Sadly, that adds to the murkiness of "who's in charge?"
In Texas, it's this:
https://www.dshs.state.tx.us/hfp/hospital.shtm

Hospital regulation and supervision is a State responsibility.

There are Federal guidelines on care but those are contained within disbursement/repayment programs (Medicare etc).

wcvemail
wcvemail

@mavdog @wcvemail @Guesty

There I go, Mav, thank you. OK, we've excluded CDC from primary responsibility for those protocols. Now it's on the State of Texas to respond to the questions about whether it was bad procedure or incorrect preparation that spread the infection. 


I can tell you that if the ball is in the court of the Texas Health and Human Services Commission, the state's highest health authority, there won't be any response for years at least. Ironically and as a sign of what to expect, the Tx Sunset Commission just recommended that HHSC split into at least two parts due to bureaucratic inefficiency.

mavdog
mavdog topcommenter

@wcvemail

I believe it is an indictment of our structure frankly.

We have the CDC who is chock full of health experts, with research facilities as good as it gets, who are given the ability issue items such as the much discussed "protocols".

and we give them zero ability to make sure the items are followed. leaving it up to the State regulators...good luck with that.

I saw on the news that the remediation of the victim's residence has been taken from Dallas County by TCEQ. That's an OH NO!

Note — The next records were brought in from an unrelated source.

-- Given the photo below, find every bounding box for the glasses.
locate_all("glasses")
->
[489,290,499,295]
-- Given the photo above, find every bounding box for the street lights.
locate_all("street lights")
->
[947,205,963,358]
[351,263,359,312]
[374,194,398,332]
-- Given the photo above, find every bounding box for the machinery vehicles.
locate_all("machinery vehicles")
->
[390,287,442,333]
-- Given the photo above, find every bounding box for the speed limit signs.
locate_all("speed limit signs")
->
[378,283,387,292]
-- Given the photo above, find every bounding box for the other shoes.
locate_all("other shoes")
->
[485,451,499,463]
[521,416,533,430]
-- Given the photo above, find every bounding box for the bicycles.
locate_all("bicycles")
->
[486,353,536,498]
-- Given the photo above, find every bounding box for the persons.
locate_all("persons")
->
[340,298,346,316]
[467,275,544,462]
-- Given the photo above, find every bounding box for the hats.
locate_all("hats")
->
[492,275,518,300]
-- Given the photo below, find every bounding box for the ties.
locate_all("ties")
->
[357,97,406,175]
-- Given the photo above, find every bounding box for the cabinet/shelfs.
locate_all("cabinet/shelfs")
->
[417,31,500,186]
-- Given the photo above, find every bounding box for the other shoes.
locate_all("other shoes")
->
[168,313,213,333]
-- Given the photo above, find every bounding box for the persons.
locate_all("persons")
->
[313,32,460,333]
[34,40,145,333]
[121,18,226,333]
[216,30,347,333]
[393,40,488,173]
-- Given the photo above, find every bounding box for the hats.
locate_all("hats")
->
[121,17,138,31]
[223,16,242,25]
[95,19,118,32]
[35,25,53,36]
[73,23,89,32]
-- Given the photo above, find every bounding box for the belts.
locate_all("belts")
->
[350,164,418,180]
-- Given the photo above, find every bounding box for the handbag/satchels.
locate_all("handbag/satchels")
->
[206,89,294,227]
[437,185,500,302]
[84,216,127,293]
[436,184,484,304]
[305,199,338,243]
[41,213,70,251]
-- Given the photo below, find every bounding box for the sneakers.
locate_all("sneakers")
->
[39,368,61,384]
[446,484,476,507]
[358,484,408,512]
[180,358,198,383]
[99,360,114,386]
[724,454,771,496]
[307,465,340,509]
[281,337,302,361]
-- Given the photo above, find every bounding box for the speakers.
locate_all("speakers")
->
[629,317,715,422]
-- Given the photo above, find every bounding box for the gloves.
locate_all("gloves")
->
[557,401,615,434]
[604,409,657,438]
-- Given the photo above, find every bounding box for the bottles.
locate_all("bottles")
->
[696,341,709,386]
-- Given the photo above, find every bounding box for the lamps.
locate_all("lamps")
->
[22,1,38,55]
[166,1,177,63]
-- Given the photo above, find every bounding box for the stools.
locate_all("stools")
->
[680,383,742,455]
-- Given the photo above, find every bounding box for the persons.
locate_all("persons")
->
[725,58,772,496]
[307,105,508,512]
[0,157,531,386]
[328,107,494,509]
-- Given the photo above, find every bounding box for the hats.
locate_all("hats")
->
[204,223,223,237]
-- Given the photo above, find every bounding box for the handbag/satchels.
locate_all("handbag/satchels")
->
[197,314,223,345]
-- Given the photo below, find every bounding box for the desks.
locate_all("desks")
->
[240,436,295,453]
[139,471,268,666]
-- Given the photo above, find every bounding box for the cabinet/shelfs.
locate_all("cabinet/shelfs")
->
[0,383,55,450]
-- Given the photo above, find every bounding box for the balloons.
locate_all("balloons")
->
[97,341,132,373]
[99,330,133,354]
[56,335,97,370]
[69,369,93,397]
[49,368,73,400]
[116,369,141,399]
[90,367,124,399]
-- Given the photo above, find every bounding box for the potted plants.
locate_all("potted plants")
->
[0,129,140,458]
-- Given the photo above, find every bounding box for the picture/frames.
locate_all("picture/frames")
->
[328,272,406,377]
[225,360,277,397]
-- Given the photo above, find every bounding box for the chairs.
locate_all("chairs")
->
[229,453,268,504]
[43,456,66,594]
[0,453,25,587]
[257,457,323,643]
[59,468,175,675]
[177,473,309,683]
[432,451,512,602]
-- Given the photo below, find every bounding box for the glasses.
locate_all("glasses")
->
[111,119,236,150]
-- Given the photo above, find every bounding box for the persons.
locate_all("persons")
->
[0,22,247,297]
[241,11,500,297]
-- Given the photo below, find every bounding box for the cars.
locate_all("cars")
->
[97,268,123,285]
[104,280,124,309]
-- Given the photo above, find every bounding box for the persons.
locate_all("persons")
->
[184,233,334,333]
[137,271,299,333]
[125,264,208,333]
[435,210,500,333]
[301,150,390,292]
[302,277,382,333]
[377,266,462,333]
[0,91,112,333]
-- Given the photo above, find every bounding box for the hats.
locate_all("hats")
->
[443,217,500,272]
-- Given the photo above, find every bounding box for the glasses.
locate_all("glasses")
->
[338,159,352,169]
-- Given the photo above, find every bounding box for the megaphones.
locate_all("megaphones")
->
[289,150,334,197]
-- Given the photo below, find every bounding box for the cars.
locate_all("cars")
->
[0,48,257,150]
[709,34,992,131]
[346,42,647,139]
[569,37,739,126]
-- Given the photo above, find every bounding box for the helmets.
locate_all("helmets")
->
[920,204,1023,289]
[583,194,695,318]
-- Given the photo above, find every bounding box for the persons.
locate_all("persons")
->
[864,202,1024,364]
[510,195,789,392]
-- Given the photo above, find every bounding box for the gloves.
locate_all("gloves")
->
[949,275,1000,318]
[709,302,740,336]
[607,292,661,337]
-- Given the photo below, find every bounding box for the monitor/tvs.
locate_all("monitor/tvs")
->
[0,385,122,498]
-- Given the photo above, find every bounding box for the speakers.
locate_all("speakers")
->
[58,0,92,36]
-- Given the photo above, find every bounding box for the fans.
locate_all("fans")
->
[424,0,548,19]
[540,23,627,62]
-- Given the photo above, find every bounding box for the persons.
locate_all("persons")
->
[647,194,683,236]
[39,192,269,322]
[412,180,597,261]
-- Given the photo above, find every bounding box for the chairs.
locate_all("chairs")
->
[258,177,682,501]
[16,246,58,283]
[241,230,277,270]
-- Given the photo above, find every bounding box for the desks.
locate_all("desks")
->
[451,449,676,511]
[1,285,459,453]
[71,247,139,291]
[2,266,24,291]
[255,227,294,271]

There are likely many people who will strongly object, but give the Feds the power to regulate the hospitals. With so many of the hospitals consolidating, many with multi-state presence, many being for-profit corps, it is time to get rid of the archaic structure that has brought us to this point.

wcvemail
wcvemail

@mavdog @wcvemail

The plot thickens. CDC guy misspoke when he said originally that any U.S. hospital could handle this. There has been no training.

"...the case shows how many hospitals are inadequately trained to handle the virus...Bonnie Castillo of National Nurses United told Reuters on Sunday. "We have a system failure. That is what we have to correct." 

"We haven't provided [caregivers] with a national training program..." said Dr. Gavin McGregor-Skinner of Penn State University.